[DATA SECTION Boundary: Start]
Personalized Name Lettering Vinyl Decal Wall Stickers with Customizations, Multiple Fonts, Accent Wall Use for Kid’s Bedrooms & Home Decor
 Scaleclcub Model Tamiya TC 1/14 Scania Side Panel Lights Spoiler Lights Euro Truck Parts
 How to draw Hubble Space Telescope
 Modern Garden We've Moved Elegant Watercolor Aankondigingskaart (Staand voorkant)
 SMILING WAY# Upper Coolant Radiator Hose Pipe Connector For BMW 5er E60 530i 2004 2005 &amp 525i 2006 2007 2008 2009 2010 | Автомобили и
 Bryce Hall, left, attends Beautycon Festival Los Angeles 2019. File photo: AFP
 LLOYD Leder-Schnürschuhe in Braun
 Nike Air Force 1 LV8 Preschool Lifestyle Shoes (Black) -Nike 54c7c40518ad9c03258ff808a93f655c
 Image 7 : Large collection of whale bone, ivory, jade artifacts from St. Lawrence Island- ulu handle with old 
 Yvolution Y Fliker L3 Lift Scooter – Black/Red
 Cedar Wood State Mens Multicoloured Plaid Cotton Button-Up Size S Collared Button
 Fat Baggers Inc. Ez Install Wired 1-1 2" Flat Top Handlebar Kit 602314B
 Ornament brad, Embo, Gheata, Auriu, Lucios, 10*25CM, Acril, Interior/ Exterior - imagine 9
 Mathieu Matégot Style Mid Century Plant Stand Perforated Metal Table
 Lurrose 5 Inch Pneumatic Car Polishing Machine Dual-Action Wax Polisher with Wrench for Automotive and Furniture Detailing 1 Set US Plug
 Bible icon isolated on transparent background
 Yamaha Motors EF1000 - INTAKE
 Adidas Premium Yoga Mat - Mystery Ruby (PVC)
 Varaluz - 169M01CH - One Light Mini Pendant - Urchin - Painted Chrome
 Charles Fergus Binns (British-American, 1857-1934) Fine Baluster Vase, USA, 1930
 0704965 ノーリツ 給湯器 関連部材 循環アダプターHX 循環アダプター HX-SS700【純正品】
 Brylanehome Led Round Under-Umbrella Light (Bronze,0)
[DATA SECTION Boundary: End]
→ WHAT THE EXERCISE ASKS:
Each line that has the word "with" counts once. How many such lines are in the data? Give the number alone.

→ EXERCISE ANSWER:
3